Rock art, Doire Fhionáin Beag, Co. Kerry
Co. Kerry |
Settlement Sites
In the townland of Doire Fhionáin Beag in County Kerry, a sandstone boulder sits fixed in the ground, its upper surface marked by at least six cupmarks, small circular depressions pecked into the rock by human hands at some point in prehistory.
That alone would make it worth noting. What gives this particular stone an additional layer of strangeness is the presence of a dynamite hole alongside those ancient marks, a blunt reminder that at some point between prehistory and the present, someone arrived with entirely different intentions.
Cupmarks are among the most widespread and least understood forms of prehistoric rock art found in Ireland and across Atlantic Europe.

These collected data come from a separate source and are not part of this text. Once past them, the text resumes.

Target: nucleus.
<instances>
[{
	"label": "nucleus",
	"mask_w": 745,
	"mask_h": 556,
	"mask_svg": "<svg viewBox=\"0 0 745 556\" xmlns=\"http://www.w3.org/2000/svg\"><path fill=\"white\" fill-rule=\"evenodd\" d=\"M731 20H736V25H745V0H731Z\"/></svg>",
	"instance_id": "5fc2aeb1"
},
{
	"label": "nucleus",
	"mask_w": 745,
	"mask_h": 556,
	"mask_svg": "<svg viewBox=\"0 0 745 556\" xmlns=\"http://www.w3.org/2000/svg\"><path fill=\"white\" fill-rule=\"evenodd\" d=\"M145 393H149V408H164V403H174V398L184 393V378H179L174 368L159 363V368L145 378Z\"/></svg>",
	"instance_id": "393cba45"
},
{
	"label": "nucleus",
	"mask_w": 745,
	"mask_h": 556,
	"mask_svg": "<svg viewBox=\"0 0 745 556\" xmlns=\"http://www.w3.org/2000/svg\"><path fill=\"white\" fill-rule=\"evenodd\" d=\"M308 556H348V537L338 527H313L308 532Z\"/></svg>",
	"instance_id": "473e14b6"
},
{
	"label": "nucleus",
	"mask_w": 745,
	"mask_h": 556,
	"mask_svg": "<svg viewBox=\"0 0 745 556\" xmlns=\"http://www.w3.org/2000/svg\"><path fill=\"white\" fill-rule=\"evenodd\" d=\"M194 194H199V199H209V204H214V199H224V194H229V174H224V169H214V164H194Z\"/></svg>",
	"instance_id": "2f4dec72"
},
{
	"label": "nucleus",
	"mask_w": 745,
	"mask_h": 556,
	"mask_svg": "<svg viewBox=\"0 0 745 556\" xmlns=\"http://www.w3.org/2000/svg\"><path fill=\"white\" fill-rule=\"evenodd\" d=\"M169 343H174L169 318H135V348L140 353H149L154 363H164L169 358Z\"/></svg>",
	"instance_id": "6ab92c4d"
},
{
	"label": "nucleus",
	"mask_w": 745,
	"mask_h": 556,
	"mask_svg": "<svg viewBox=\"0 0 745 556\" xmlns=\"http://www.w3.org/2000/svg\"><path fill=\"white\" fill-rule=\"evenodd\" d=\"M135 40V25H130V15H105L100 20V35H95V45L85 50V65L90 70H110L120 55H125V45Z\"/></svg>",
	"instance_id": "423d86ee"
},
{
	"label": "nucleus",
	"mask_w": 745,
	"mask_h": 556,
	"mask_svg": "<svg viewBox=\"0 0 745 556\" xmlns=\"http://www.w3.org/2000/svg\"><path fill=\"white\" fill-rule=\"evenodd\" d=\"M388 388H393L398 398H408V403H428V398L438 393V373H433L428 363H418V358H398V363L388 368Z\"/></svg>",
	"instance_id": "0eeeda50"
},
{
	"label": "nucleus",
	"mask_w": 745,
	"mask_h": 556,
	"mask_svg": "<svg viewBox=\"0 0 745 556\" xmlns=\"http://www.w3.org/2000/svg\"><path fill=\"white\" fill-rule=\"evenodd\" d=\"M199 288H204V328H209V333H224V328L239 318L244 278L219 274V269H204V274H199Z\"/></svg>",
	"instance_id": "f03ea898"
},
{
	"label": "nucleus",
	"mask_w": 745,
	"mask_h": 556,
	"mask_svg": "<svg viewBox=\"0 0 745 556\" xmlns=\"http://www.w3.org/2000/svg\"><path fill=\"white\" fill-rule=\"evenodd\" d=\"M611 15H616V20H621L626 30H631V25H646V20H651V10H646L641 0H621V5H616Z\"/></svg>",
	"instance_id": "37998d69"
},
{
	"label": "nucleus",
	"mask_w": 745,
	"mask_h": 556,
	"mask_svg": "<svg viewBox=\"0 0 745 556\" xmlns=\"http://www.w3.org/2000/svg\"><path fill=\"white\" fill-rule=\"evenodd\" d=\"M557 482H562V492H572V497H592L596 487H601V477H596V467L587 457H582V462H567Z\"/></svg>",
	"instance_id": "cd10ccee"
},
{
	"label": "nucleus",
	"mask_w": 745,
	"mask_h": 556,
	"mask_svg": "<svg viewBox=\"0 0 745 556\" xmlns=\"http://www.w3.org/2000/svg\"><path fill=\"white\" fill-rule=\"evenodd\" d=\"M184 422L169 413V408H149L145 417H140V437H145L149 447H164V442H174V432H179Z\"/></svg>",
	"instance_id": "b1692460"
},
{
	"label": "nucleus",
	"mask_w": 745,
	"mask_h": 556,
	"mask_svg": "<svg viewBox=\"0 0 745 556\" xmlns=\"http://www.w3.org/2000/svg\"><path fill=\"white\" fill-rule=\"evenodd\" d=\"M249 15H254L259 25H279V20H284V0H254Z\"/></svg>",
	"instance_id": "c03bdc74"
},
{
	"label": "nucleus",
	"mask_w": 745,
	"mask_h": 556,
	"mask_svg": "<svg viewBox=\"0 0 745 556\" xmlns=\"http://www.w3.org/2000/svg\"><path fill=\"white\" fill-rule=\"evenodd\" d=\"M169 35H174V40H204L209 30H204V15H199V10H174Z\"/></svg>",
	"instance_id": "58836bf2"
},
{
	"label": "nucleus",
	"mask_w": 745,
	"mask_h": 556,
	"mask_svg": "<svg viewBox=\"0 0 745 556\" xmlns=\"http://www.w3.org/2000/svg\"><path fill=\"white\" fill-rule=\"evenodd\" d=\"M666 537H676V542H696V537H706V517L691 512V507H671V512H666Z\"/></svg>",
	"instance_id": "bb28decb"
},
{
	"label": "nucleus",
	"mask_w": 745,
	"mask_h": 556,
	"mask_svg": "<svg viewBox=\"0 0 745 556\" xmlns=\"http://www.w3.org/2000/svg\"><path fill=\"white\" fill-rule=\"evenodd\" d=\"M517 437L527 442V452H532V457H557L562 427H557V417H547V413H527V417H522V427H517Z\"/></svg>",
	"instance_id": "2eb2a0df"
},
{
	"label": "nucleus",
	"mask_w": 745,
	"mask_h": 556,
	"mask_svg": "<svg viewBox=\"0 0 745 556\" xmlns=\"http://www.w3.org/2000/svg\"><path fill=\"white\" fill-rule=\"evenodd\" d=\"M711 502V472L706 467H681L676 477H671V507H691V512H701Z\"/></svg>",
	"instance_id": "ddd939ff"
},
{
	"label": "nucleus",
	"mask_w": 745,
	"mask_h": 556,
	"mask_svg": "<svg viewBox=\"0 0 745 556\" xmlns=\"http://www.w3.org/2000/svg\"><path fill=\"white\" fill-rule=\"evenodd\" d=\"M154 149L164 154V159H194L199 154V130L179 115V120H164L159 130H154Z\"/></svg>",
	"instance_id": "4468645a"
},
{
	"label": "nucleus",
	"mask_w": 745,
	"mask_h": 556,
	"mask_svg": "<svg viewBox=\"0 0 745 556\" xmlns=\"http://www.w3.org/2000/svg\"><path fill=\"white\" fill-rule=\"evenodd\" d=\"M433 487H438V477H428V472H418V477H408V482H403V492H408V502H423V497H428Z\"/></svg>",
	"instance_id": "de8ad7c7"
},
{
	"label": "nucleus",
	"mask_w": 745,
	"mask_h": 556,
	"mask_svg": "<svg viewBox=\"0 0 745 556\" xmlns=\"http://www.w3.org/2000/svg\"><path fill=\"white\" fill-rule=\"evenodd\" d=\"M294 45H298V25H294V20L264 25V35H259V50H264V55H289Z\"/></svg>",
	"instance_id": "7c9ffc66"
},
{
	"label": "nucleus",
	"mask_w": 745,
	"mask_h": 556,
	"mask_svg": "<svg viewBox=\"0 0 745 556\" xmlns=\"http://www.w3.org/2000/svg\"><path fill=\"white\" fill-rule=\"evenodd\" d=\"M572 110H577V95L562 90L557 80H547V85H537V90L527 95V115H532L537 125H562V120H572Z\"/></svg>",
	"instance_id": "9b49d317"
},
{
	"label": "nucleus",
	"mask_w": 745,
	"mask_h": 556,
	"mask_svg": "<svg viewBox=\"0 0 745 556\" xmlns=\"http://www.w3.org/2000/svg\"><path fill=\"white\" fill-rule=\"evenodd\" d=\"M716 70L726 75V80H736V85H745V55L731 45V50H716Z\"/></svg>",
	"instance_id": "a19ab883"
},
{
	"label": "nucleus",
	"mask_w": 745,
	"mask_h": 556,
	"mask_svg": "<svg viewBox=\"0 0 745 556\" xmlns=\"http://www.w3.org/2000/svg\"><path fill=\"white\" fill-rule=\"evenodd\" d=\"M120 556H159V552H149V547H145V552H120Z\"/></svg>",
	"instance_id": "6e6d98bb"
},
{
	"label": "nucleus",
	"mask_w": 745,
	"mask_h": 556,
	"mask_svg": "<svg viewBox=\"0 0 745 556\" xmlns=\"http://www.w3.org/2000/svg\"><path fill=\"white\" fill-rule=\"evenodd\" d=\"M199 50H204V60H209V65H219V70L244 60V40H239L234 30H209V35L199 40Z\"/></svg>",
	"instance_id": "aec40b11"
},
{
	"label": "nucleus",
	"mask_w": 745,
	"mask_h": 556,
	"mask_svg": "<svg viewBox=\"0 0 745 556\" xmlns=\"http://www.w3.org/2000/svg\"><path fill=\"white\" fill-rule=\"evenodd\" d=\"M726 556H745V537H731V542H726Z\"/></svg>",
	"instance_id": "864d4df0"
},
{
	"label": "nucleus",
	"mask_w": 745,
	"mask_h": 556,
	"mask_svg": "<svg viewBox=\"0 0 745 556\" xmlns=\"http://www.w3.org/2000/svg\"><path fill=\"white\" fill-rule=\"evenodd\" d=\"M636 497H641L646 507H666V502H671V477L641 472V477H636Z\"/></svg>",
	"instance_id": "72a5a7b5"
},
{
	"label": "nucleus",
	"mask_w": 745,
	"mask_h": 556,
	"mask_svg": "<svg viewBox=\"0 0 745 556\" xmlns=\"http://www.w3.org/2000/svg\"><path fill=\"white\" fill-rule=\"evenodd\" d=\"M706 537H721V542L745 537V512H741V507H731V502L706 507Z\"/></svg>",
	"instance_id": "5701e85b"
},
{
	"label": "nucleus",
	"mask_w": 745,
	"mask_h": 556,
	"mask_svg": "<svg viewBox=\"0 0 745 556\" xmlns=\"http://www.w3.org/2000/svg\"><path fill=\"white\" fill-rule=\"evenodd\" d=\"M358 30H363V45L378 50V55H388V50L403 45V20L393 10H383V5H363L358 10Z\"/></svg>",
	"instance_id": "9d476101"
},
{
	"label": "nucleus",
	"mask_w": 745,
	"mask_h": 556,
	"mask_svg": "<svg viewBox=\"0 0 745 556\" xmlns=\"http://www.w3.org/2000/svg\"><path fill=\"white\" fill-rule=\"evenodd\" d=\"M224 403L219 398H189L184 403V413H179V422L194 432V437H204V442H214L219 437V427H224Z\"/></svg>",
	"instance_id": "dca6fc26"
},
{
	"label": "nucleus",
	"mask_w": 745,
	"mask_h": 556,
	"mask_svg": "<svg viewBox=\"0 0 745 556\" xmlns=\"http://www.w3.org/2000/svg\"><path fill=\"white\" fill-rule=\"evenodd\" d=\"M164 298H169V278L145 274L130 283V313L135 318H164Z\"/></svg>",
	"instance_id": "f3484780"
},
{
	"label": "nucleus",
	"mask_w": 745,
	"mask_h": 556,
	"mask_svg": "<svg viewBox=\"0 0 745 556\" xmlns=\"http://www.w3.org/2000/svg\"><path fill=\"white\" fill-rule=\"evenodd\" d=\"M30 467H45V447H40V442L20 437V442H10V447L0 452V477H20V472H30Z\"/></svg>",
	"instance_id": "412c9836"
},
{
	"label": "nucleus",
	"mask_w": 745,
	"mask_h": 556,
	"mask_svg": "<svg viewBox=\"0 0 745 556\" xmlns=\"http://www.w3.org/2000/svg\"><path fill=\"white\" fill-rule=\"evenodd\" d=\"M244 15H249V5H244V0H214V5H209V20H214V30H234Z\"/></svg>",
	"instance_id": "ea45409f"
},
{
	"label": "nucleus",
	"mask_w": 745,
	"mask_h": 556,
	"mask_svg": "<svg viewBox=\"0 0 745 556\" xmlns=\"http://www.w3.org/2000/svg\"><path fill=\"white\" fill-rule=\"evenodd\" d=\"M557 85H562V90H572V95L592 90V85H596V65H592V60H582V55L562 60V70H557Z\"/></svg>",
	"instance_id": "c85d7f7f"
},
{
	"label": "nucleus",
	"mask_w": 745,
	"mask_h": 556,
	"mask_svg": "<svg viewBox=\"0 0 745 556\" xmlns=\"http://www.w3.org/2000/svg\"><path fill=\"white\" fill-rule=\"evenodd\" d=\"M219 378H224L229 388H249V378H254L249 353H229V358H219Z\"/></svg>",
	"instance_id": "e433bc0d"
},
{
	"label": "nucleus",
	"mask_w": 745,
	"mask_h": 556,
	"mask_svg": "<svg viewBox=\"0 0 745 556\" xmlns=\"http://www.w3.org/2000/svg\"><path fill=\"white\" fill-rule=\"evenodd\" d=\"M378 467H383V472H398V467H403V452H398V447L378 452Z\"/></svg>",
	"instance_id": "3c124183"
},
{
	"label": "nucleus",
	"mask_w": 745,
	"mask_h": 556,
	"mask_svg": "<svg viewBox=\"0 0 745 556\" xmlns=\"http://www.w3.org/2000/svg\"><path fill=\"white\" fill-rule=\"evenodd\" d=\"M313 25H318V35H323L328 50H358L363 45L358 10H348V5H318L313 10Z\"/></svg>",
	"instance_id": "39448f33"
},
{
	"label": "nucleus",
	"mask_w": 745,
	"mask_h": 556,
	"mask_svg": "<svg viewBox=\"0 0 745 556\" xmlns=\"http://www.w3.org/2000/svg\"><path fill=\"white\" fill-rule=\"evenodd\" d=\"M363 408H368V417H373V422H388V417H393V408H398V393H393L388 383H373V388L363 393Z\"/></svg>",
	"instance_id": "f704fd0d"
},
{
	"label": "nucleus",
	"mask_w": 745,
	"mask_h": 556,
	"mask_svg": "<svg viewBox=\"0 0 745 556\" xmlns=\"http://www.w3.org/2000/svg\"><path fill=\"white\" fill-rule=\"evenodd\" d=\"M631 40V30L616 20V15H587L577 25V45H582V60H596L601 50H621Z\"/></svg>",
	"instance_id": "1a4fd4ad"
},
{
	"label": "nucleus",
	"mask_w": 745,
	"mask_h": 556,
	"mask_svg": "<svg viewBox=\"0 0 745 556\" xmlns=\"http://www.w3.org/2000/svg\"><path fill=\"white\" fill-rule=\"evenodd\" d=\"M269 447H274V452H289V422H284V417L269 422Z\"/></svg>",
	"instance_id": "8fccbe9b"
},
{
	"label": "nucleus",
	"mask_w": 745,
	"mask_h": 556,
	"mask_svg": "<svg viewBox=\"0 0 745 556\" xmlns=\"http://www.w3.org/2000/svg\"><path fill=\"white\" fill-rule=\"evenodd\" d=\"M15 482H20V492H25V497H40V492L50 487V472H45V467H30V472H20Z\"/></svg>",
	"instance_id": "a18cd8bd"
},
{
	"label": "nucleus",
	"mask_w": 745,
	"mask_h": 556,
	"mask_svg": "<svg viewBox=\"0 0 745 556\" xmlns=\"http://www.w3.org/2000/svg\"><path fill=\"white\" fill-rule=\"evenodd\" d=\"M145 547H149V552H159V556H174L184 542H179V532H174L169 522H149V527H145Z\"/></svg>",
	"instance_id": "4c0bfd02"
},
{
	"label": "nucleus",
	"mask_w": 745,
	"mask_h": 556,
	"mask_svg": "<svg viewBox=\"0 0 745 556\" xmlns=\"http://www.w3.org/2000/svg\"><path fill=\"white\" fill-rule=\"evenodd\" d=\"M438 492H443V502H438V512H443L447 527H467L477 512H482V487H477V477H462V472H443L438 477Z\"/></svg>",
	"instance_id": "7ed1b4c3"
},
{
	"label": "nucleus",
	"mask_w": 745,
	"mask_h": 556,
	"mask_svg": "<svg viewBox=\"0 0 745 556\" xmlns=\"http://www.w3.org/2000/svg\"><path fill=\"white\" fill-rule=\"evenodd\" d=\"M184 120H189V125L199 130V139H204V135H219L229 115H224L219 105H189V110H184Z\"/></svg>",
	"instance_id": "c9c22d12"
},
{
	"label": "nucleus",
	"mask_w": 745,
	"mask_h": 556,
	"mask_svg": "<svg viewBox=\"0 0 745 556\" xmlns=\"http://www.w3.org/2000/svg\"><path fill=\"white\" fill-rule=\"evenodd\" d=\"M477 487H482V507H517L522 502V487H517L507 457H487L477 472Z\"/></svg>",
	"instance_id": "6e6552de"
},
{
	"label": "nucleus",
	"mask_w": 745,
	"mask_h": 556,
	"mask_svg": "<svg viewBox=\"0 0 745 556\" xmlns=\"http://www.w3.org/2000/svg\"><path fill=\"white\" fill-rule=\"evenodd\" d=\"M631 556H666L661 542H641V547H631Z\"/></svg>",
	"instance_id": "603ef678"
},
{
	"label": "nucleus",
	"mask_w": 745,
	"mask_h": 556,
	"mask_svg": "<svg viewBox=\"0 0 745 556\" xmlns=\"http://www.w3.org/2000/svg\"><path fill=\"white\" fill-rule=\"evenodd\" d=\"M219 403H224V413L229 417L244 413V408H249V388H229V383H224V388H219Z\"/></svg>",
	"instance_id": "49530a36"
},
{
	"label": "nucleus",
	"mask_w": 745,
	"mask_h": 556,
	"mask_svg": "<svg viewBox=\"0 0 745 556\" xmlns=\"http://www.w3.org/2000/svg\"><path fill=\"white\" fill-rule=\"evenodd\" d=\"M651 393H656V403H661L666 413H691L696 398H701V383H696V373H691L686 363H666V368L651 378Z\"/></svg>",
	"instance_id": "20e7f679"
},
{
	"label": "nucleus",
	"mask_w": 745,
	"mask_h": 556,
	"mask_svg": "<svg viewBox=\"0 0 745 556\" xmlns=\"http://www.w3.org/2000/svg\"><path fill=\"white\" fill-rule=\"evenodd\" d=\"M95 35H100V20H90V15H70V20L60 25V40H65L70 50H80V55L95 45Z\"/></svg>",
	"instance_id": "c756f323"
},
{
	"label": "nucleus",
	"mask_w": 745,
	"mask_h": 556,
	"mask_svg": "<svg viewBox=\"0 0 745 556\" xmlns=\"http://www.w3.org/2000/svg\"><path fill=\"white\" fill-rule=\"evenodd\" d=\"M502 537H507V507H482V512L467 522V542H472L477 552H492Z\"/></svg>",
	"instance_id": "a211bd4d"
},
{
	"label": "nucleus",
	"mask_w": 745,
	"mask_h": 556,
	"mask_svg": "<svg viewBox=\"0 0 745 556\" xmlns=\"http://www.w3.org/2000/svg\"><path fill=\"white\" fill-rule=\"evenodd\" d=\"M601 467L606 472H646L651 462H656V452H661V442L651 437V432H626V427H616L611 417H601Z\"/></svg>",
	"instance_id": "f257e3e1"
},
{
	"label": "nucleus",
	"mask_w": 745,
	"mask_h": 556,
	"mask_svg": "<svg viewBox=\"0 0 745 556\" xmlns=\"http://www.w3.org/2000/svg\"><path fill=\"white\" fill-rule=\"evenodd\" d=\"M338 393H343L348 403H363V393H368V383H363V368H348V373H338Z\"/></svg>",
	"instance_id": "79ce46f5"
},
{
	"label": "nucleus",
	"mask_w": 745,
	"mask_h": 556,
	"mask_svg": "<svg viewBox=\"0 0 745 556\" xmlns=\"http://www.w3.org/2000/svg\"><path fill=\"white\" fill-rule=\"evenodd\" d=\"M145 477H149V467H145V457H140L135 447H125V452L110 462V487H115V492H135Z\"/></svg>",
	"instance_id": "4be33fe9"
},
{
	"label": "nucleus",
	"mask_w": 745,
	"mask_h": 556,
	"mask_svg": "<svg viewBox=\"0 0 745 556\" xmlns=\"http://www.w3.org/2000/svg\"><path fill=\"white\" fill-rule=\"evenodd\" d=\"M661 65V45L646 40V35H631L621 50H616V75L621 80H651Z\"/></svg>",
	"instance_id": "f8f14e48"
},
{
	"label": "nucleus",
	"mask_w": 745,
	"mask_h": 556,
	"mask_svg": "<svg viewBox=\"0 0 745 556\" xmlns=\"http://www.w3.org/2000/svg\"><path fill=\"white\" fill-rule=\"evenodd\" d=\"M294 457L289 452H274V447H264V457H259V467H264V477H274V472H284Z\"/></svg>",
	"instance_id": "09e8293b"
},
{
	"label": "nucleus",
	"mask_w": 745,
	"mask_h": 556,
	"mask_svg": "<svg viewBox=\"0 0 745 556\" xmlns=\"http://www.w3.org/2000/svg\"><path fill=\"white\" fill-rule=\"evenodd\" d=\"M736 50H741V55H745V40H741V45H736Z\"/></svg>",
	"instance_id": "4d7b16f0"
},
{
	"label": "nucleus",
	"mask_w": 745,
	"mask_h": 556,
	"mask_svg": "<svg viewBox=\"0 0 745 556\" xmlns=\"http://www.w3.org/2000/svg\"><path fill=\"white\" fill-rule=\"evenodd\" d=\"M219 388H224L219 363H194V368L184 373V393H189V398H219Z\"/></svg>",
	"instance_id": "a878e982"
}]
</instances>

They appear on boulders, outcrops, and standing stones, sometimes alone, sometimes in clusters or accompanied by rings and grooves, and their purpose remains genuinely unclear. Ritual use, boundary marking, and astronomical significance have all been proposed, but no single explanation has gained broad acceptance. The boulder at Doire Fhionáin Beag, an earthfast stone, meaning it is embedded in the ground rather than placed as a surface feature, carries at least six of these depressions on its top face. The dynamite hole is a more recent intrusion, likely from land clearance or quarrying activity, and its presence next to carvings that may be thousands of years old gives the stone an oddly layered biography. The site was identified and described by Aoibheann Lambe.